Mme de Mussidan, une fois encore, essaya de protester ; son mari ne sembla même pas entendre l’interruption.

– Je voulais aussi sauver la fortune, poursuivait-il, car votre prodigalité est un gouffre où s’engloutiraient des millions. Au feu de quelles fantaisies flambez-vous donc les billets de mille francs, qu’on n’en retrouve même pas la cendre ? On vous refuse crédit. Vos fournisseurs me croient ruiné, et cette croyance empêche ma ruine. Pourquoi n’ai-je pas liquidé notre position ? C’est que je ne veux pas que nous finissions à l’hôpital. Il faut aussi doter Sabine ; je la doterai richement, et cependant…

Il hésita. D’où pouvait venir cette hésitation, après tout ce qu’il avait dit ?

Mme de Mussidan interrogea :

– Et cependant ?…

– Cependant, répondit-il avec une terrible explosion de rage, je ne l’ai jamais embrassée sans ressentir une horrible douleur jusque dans les entrailles. Sabine est-elle ma fille !…

La comtesse se dressa frémissante. Cela, elle ne pouvait, non, elle ne pouvait le supporter.

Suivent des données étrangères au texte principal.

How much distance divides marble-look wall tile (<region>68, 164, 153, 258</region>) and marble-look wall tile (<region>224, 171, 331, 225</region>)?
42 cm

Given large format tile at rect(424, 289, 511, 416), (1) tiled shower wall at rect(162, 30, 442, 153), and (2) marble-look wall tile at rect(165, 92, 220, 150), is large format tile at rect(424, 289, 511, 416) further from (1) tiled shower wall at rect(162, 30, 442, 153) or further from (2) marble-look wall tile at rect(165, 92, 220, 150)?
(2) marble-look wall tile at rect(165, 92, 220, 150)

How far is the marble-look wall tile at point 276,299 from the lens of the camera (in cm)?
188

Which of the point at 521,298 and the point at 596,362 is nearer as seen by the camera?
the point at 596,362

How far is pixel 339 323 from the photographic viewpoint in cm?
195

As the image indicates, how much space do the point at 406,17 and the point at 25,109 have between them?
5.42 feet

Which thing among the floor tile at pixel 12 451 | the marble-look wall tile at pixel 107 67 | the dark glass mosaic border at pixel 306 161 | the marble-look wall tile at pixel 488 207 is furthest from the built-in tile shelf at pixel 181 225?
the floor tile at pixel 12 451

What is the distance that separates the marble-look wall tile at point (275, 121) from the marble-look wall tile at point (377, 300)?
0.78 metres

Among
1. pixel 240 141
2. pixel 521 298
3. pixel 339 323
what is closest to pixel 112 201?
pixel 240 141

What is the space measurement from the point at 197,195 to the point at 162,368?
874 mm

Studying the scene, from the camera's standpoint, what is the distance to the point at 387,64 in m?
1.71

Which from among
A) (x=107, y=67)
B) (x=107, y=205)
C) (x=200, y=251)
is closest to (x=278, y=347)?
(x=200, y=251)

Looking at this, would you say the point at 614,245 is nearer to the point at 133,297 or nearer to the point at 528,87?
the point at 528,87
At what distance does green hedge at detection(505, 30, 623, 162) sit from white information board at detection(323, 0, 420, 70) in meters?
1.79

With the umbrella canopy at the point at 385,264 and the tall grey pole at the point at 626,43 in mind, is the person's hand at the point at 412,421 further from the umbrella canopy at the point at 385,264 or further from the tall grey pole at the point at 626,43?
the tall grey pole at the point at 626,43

– Assez, s’écria-t-elle, assez. Oui, Octave, j’ai été coupable, bien coupable ; mais non pas comme vous croyez.

– À quoi bon vous défendre ?

– Je défendrai Sabine, à tout le moins.

M. de Mussidan eut un geste de dédain.

– Mieux eût valu l’aimer, répondit-il, surveiller l’éclosion de ses premières idées, l’initier à ce qui est beau et à ce qui est bien, apprendre à lire comme en un livre ouvert dans ce jeune cœur, être sa mère, en un mot.

La comtesse était dans une telle agitation, que, certainement, son mari eût été surpris s’il l’eût remarqué.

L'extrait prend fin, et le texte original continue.